**To be done**:
Please quote the data below word for word, starting at the line that contains "Looking from the" and continuing through the final line of the data.

═══ Provided entries ═══

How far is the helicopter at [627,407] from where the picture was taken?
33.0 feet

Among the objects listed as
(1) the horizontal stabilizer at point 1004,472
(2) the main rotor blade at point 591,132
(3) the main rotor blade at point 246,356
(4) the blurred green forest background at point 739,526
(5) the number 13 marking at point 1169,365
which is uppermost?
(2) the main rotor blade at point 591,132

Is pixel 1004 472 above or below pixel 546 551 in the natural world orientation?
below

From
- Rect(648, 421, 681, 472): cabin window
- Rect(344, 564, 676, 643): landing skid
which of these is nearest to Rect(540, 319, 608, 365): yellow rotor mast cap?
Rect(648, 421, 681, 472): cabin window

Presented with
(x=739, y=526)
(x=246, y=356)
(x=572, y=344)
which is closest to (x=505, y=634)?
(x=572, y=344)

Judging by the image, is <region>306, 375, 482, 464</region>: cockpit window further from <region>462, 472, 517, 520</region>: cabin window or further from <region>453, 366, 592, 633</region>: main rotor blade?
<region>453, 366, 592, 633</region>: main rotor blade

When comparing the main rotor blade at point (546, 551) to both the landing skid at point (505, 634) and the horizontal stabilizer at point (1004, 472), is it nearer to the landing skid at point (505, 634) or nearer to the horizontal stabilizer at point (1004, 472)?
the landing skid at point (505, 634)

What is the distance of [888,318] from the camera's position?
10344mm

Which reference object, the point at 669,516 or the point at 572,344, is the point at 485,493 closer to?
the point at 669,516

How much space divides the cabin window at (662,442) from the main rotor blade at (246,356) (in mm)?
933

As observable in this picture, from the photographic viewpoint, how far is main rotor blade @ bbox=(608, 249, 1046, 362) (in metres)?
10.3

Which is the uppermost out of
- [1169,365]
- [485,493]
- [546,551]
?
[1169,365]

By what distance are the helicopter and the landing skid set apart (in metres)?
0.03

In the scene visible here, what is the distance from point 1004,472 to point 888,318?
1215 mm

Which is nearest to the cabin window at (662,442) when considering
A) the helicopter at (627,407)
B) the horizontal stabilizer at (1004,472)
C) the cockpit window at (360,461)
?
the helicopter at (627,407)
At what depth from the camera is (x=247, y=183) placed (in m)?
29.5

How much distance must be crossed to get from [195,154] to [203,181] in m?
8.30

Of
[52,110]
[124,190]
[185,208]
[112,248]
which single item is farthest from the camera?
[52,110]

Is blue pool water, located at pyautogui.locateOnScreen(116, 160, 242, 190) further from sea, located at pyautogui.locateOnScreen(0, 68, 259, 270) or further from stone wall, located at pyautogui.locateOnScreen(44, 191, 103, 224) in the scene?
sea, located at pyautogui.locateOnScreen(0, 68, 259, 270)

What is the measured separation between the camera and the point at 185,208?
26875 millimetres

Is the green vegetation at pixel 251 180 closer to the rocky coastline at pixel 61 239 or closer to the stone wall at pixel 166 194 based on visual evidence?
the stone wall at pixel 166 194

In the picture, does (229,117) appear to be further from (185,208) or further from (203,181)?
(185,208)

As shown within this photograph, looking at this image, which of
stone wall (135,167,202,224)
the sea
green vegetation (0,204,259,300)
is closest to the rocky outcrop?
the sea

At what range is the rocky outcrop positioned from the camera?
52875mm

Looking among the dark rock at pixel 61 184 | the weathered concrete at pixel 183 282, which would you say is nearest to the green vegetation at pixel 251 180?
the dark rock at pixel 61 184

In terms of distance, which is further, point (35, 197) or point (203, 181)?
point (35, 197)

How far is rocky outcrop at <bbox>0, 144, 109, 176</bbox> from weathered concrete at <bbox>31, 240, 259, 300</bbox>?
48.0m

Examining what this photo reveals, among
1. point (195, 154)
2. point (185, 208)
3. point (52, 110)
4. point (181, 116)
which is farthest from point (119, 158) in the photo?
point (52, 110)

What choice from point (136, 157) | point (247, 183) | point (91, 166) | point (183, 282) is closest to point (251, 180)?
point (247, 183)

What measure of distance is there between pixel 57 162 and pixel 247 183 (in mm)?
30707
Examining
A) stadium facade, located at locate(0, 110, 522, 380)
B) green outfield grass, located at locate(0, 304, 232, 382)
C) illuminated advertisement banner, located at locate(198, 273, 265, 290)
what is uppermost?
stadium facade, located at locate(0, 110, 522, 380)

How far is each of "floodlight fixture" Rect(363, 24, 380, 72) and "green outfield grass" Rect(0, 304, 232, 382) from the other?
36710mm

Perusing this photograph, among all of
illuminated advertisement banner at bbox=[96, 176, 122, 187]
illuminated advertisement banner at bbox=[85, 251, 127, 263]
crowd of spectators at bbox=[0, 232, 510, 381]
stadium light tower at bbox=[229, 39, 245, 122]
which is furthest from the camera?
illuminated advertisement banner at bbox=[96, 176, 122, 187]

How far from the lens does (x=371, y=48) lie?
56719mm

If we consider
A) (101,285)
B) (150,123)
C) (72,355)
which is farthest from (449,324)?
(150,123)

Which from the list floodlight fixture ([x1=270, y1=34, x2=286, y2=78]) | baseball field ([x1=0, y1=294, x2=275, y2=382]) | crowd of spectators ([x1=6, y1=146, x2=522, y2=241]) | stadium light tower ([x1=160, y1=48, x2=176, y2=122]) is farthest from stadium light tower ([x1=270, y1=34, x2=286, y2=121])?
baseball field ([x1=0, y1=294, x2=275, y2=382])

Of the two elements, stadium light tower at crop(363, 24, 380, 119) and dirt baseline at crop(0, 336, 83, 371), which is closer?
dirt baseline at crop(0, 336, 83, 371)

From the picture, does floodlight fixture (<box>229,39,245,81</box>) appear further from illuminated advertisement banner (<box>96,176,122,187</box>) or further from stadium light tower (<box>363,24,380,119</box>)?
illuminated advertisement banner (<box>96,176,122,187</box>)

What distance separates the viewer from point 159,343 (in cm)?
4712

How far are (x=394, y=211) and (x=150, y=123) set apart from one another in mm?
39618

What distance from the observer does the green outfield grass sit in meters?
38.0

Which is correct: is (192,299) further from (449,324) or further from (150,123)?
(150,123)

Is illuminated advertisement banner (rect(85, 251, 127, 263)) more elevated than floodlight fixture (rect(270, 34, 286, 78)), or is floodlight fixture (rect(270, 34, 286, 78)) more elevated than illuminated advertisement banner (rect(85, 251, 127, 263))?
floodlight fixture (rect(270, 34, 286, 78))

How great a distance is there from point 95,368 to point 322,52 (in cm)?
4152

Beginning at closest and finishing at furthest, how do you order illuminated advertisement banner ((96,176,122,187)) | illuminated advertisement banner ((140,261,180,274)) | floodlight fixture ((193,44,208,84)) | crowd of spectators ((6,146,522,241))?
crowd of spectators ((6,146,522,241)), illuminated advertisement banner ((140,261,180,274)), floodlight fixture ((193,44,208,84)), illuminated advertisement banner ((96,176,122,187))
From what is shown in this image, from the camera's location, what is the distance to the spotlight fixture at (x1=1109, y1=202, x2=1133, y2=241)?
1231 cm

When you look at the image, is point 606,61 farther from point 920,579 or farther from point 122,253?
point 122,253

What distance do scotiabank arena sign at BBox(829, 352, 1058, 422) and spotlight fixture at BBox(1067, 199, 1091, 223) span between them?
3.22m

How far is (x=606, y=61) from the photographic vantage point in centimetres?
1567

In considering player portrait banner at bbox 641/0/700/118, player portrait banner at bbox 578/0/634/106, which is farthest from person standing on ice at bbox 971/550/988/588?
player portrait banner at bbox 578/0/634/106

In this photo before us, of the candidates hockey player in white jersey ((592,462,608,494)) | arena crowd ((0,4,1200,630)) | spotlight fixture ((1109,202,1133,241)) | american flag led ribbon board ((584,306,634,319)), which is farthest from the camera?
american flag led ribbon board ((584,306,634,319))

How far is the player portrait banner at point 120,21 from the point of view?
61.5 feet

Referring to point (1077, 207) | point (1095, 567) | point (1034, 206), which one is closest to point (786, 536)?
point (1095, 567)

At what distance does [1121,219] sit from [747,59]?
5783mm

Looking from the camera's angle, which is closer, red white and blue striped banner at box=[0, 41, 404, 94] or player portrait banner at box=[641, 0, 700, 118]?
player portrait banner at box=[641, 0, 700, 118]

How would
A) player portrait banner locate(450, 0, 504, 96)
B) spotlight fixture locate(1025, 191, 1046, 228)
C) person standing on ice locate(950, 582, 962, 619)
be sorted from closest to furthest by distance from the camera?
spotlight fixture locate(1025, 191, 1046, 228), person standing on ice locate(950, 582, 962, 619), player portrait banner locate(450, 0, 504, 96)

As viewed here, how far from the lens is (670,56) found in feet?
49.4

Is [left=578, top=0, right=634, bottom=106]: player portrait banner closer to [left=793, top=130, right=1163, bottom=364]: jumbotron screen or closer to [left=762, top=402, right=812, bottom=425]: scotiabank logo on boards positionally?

═══

**Reply to the exercise**:
Looking from the camera's angle, which is closer, red white and blue striped banner at box=[0, 41, 404, 94] or player portrait banner at box=[641, 0, 700, 118]?
player portrait banner at box=[641, 0, 700, 118]

How would
A) player portrait banner locate(450, 0, 504, 96)
B) spotlight fixture locate(1025, 191, 1046, 228)
C) person standing on ice locate(950, 582, 962, 619)
be sorted from closest to furthest by distance from the camera?
spotlight fixture locate(1025, 191, 1046, 228), person standing on ice locate(950, 582, 962, 619), player portrait banner locate(450, 0, 504, 96)

As viewed here, how far from the lens is (670,56) found in feet?
49.4

Is [left=578, top=0, right=634, bottom=106]: player portrait banner closer to [left=793, top=130, right=1163, bottom=364]: jumbotron screen or closer to [left=762, top=402, right=812, bottom=425]: scotiabank logo on boards positionally?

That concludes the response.